同社は自動運転のシステムが故障した場合に、人間が遠隔操作で運転を引き継ぐソリューションを提供する。ファントム・オートが巨大な成長を見込むのが、ロジスティクスの分野だ。
トラックが出入りする物流センターでは、一般道のように歩行者の安全を意識する必要がなく、ファントムの技術を導入するには理想的な環境といえる。
オランダのトラックメーカー、TERBERGはファントムのテクノロジーを導入し、米国のアトランタで実施したデモ走行で、2500マイル離れた場所からリモート運転する現場を公開した。
ファントムは既に小売業界の大手数社と連携し、サプライチェーンへの同社の技術の導入を進めている。高度に自動化された物流センターは、わずか数名でオペレーションを行うことが可能だが、トラックの発着や荷物の積み下ろしの際には最低限の人員が必要になる。そこで活用されるのが、ファントムの遠隔サポート技術だ。
ただし、同社の技術の適用範囲は物流センターには限らない。ファントムの共同創業者のElliot Katzは次のように述べる。「街路を走行するデリバリーロボットの多くも、当社の遠隔操作テクノロジーを用いている。食事の宅配分野でも効率的な輸送を実現する上で、リモート操作は重要だ」
背景にはデリバリーロボットが抱える技術的課題がある。現状のロボットの多くはまだ完全な自律走行を実現しておらず、人間によるリモート操作を可能にするファントムの技術は重宝される。ロボットが障害物に乗り上げた場合でも、同社のテクノロジーを使えば、速やかに対応が可能だ。
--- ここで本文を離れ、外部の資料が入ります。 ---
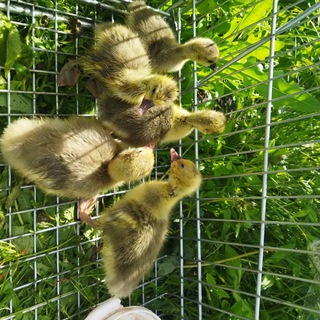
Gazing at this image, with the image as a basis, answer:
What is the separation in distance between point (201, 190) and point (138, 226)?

アマゾンやFedEx、米国のフードデリバリー大手のPostmatesらがロボットデリバリーの実験を進める中で、Katzは特定の企業名をあげないものの、今後2年ほどで巨大な需要をつかんでいくと述べた。
ファントム・オートは先日、1300万ドルのシリーズA資金調達を実施し、累計の調達額は1900万ドル(約21億円)に達している。